Sonra da şöyle konuştu: «Savlar ve gerekçeler, tartışmaya katılanlar olarak sizin üzerinizde bir izlenim bırakabilir. Bizi ilgilendiren, sizlerin bu yolla birbirinizi karşılıklı olarak etkileyebilmeniz ve bu etkilemenin semptomlarıdır. Bizi ilgilendiren tartışmanın olgusal içeriği değil, tartışmacıların oynadıkları roller, bu rollerin karşılıklı etkileridir. Sözde savlara gelince, bunlar sözel davranışın yalnızca bir yönü ve diğer yönlerinden daha önemli olmayan bir yönüdür. Savlarla diğer etkileyici sözler arasında ayrım yapılabileceği, tümüyle öznel bir yanılsamadır. Bu, nesnel olarak geçerli ve nesnel olarak geçersiz savlar ayrımı bakımından da söz konusudur. Zorunlu olursa, savları, onları belirli zamanlarda geçerli ya da geçersiz kabul eden toplumlara göre sınıflandırmak mümkündür. Zaman öğesinin de bir rolü olduğu, bu grup gibi bir tartışma grubunda, belirli bir aşamada kabul gören, görünürde geçerli bazı savların daha sonraki bir aşamada katılanların biri tarafından reddedilmesi ya da saldırıya uğramasından da anlaşılmaktadır.»

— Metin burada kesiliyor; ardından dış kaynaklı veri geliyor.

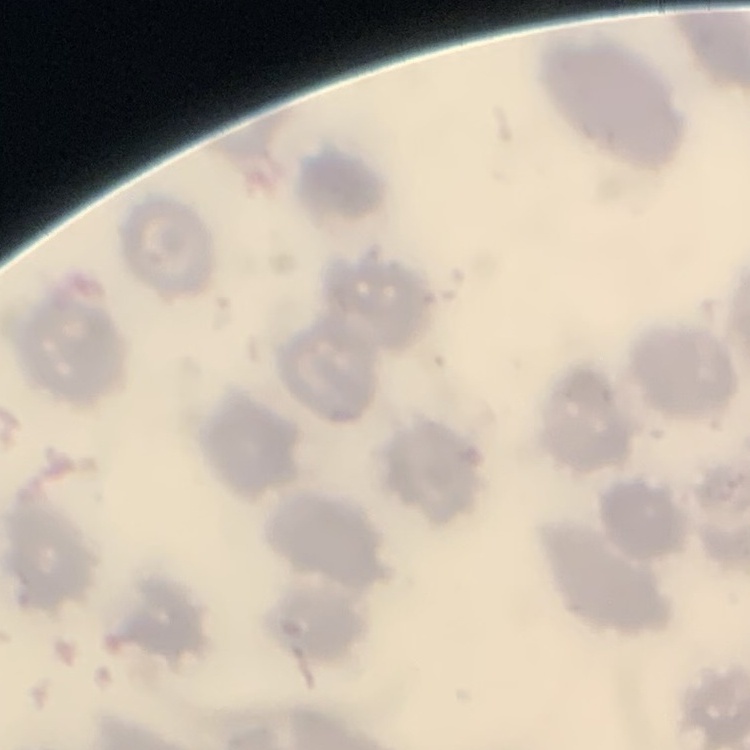

They show no rouleaux formation.

stain = Field's or Giemsa
preparation = thin blood smear
image type = one tile cut from a larger photomicrograph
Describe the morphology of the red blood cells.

Bu öyküyü anlatmaya devam etmek istemiyorum. Antropolog dostumun sergilediği biraz aşırı tutumun düşünsel kaynağında yalnızca davranışçı nesnellik idealinin değil, Alman topraklarında gelişip serpilen bazı fikirlerin de etkisi olduğuna işaret etmeyi gereksiz buluyorum. Kastettiğim, felsefi görecilik (relativism) düşüncesidir: nesnel gerçek diye bir şey olmadığını, şu ya da bu çağ için geçerli gerçekler olduğuna inanan tarihsel görecilik ile şu ya da bu sınıf, grup ya da meslek için geçerli gerçekler ya da bilimler (proleter bilimi ve burjuva bilimi gibi) olduğunu savunan sosyolojik görecilik. Bu tutumdan bilgi sosyolojisinin de sorumlu olduğuna inanıyorum, çünkü bilgi sosyolojisi antropolog dostumun dile getirdiği dogmaların tarih-öncesine katkıda bulunmuştur. Evet, antropolog dostum o konferansta aşırı denebilecek bir tutum sergiledi. Ama bu tutum, özellikle biraz değişik haliyle, né atipik ne de önemsizdir.

Ancak, bu tutum saçmadır. Tarihsel görecüiği, sosyolojik göreciliği ve bilgi sosyolojisini başka yerlerde ayrıntılı olarak eleştirmiş olduğum için, burada bu konulara girmeyeceğim. Burada yalnızca söz konusu tutumun ardında yatan, sığ ve saptırılmış bilimsel nesnellik düşüncesini kısaca tartışacağım.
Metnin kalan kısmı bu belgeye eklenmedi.